• Directions
Reproduce verbatim the lines of the items below, beginning at the line that contains "How far must" and stopping after the line that contains "55 centimetres".

• Dataset records
↓

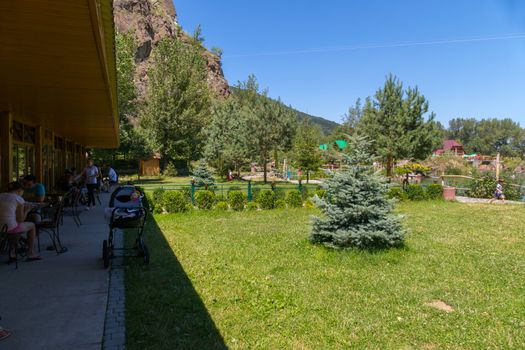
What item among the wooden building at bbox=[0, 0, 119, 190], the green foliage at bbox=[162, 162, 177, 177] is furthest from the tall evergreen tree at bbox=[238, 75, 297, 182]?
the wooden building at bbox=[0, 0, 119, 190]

↑
↓

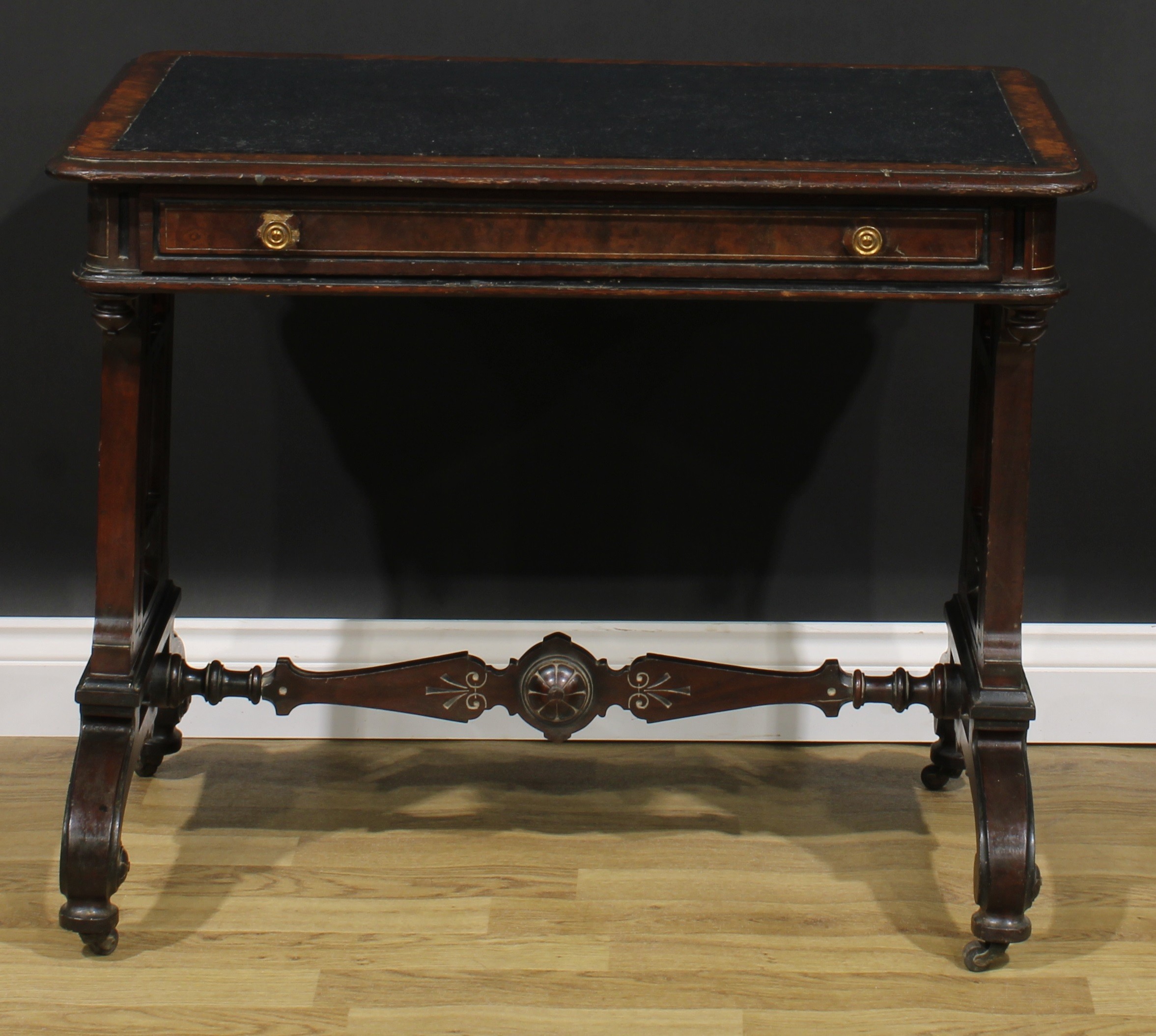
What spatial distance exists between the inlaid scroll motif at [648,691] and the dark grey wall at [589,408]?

↑
↓

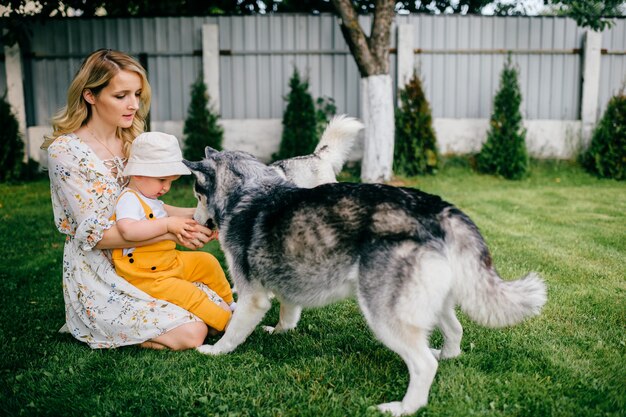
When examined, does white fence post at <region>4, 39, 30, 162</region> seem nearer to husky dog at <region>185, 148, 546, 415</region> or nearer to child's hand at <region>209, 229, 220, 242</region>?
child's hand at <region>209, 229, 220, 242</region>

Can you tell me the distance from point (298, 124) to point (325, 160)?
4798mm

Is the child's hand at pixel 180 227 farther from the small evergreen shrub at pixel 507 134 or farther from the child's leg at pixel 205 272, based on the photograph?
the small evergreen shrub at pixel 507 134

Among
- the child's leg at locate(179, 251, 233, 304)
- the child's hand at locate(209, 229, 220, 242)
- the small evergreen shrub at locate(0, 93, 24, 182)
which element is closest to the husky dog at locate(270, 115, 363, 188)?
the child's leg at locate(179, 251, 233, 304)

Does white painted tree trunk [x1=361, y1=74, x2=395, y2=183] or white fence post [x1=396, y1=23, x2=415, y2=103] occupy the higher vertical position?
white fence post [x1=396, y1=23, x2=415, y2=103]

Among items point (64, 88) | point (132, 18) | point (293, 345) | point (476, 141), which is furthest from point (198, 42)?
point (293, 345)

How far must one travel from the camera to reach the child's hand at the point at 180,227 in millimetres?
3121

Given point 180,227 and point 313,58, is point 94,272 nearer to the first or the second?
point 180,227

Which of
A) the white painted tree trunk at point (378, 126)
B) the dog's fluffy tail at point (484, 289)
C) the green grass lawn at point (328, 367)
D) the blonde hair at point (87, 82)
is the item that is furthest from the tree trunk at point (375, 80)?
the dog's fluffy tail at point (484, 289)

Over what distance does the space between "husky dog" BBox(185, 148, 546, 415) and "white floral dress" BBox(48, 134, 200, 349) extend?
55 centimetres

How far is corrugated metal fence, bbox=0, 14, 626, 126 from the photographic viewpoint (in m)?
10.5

↑

• Result below
How far must one travel from the camera to reach the child's hand at the point at 180,227 in millimetres?
3121

Given point 180,227 and point 313,58, is point 94,272 nearer to the first or the second?
point 180,227

Which of
A) the white painted tree trunk at point (378, 126)
B) the dog's fluffy tail at point (484, 289)
C) the green grass lawn at point (328, 367)
D) the blonde hair at point (87, 82)
is the item that is furthest from the tree trunk at point (375, 80)?
the dog's fluffy tail at point (484, 289)

Over what distance does the space between "husky dog" BBox(185, 148, 546, 415) and "white floral dress" BBox(48, 134, 200, 349) extend?
55 centimetres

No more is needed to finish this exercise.